>>

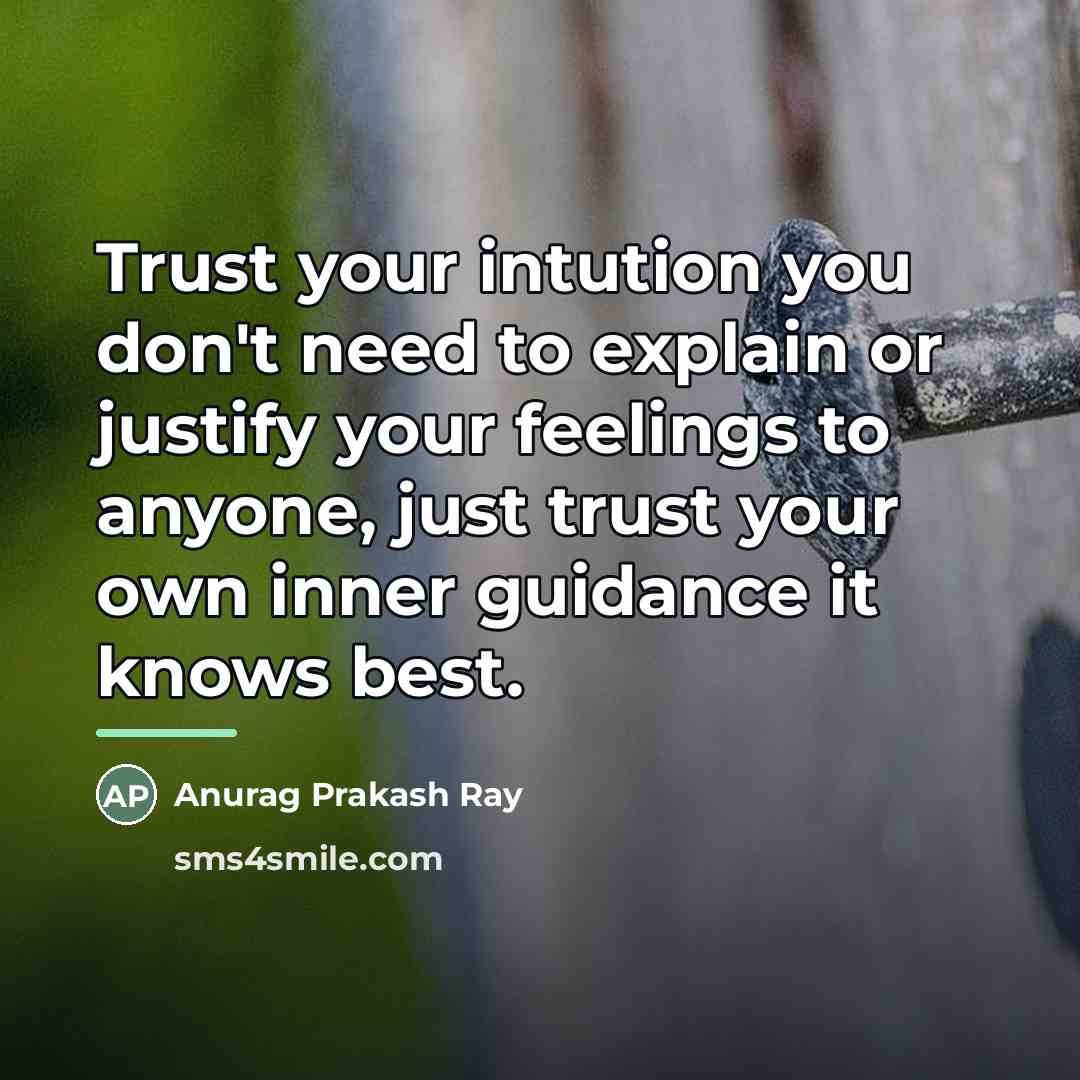 “Trust your intution you don't need to explain or justify…” quote by Anurag Prakash Ray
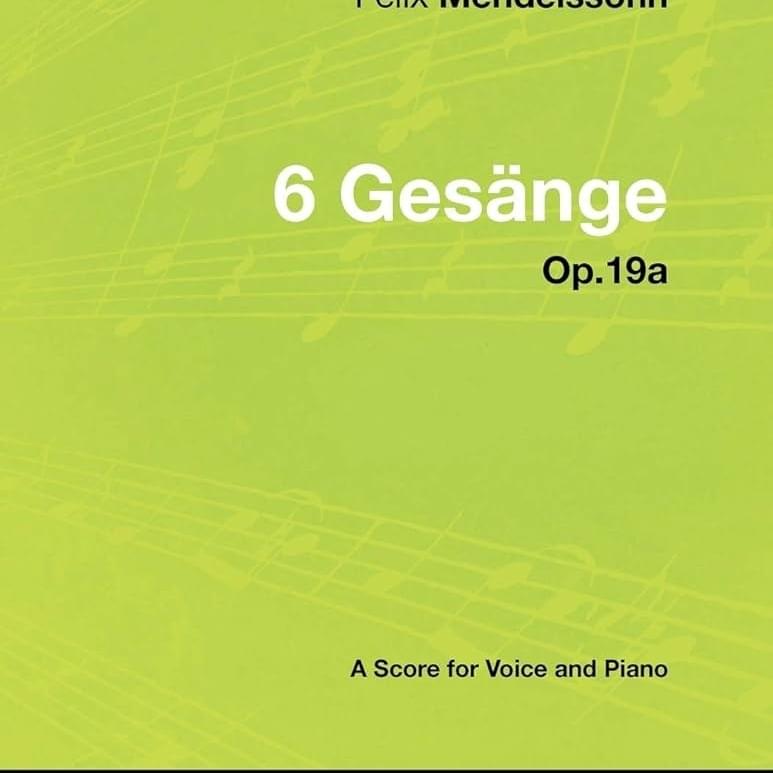 Sechs Gesänge, Op. 19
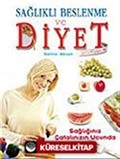 Sağlıklı Beslenme ve Diyet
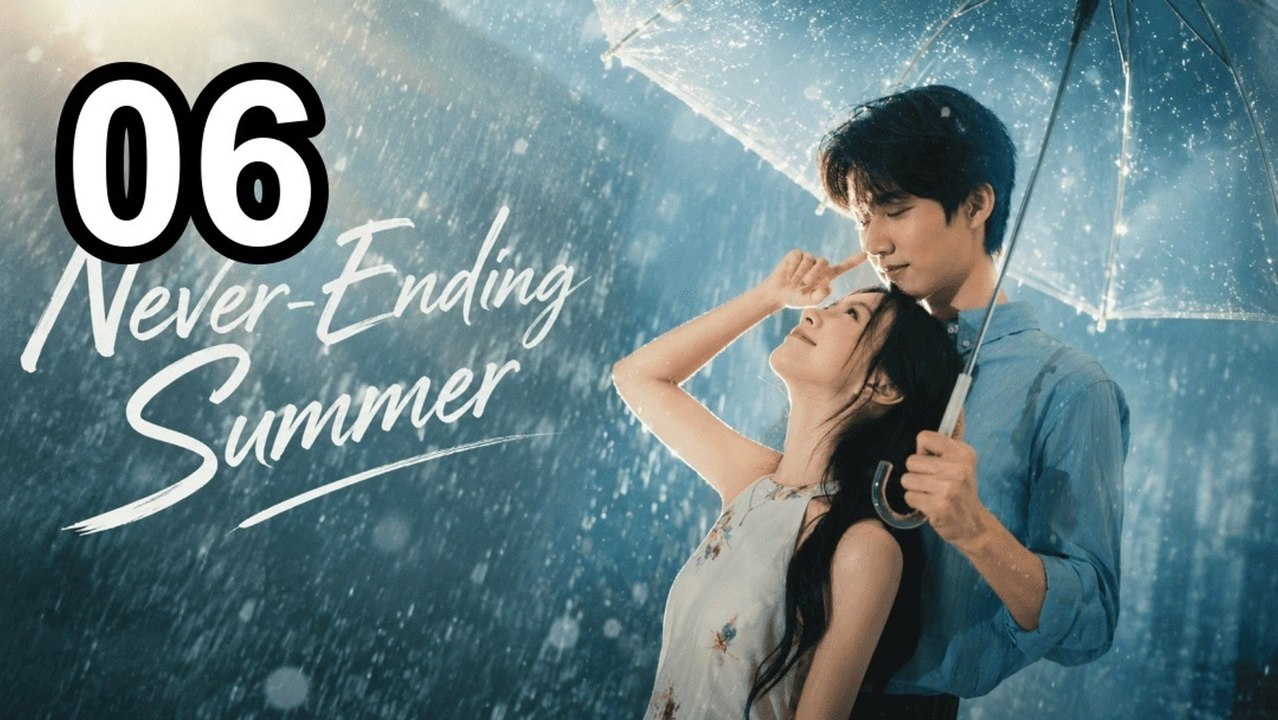 Never-Ending Summer (2026) - Episode 6 Eng Sub | DramaFlix Hub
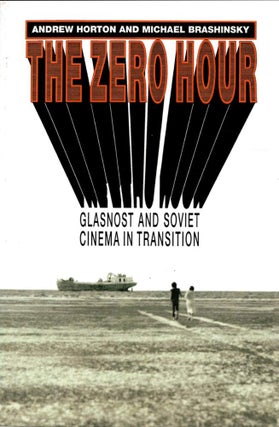 THE ZERO HOUR. Glasnost and Soviet Cinema in Transition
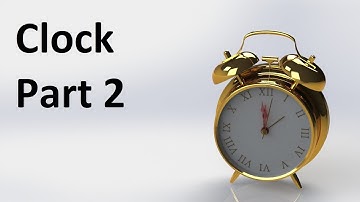 Solidworks 2016 - Clock (tutorial Part 2/3)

<<

• **Exercise instructions**
Begin at the line containing "THE ZERO HOUR." and write out every line to the end of the data exactly. Skip the pictures.

• **Task response**
 THE ZERO HOUR. Glasnost and Soviet Cinema in Transition
 Solidworks 2016 - Clock (tutorial Part 2/3)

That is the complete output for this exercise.